In a statement today, the Treasury said it would continue to allow such transfers subject to two important new safeguards: a requirement for an individual to take advice from an impartial financial adviser regulated by the FCA before a transfer can be accepted; and introducing new guidance for trustees on the use of their existing powers to delay transfer payments and taking account of scheme funding levels when deciding on transfer values.
This means members of private sector DB schemes who have not yet retired will be able to make full use of the new flexibility in the pensions regime announced in the Budget, which from April 2015 will allow all those in DC schemes to have full access to their savings from age 55 – subject to their marginal rate of tax.
However, the Treasury said the new rules around allowing DB to DC transfers will not apply to members of unfunded public sector pension schemes.

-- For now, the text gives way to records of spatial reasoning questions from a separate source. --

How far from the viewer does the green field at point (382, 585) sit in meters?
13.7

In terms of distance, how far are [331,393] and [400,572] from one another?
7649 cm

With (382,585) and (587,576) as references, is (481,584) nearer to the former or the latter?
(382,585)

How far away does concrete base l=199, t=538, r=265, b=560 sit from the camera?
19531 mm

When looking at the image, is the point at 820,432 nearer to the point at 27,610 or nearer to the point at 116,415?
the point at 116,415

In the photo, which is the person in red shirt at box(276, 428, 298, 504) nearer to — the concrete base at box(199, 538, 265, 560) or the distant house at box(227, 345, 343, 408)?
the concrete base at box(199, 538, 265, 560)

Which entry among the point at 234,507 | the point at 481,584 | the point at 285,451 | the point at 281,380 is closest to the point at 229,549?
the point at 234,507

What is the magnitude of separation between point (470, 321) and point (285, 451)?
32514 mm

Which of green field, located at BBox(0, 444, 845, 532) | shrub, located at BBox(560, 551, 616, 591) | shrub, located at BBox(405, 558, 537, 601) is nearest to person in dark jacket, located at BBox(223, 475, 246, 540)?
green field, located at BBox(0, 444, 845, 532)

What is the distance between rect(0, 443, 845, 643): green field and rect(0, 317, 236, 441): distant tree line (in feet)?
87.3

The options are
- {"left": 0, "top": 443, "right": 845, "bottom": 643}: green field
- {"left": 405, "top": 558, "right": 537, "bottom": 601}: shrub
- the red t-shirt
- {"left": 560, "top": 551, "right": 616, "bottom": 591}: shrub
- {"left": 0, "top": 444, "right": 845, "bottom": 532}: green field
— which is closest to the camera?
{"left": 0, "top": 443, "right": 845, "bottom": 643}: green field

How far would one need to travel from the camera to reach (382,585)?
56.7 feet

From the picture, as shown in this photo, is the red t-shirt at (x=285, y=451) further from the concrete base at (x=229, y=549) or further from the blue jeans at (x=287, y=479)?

Lane Clark & Peacock partner Jonathan Camfield said: “We‘re delighted the Treasury has concluded that DB to DC transfers can continue. Of course, many pension scheme members will want to retire and receive their normal pension benefits, but some members will want to make use of the new flexibility, which might be particularly attractive for those with health issues, those with high debts and those who want to have more control over how and when they receive their income in retirement.”
However, Barnett Waddingham partner Simon Taylor warned of the “significant danger” involved.
“The government’s reasons for considering a ban were unrelated to member outcomes, but there is a significant danger that members will transfer out of DB schemes without strategies in place to mitigate the risks they are taking on – primarily inflation, investment, and longevity,” said Taylor.
“Employers may also see low take-up rates for such options (resulting in net losses instead of savings) if members are confused about how to manage their funds through retirement and therefore reject the option.”
The Treasury also announced the “guidance guarantee” for those approaching retirement under the new regime will be delivered by independent bodies including the Money Advice Service (MAS) and The Pensions Advisory Service (TPAS) rather than by pension schemes or providers.
Chancellor George Osborne said: “We’re making sure that people have the right support to make their own choice about how best to finance their retirement and I’m pleased to confirm that everyone with defined contribution pension savings reaching pension age will get free and impartial guidance on their range of available choices at retirement.”
According to the Treasury, guidance will be offered through a broad range of channels, including web-based, phone-based as well as face-to-face, and to remain free to the consumer will be funded by a levy on regulated financial services firms.
The Financial Conduct Authority (FCA) has also published a consultation paper on the elements of the guidance guarantee for which it will be responsible.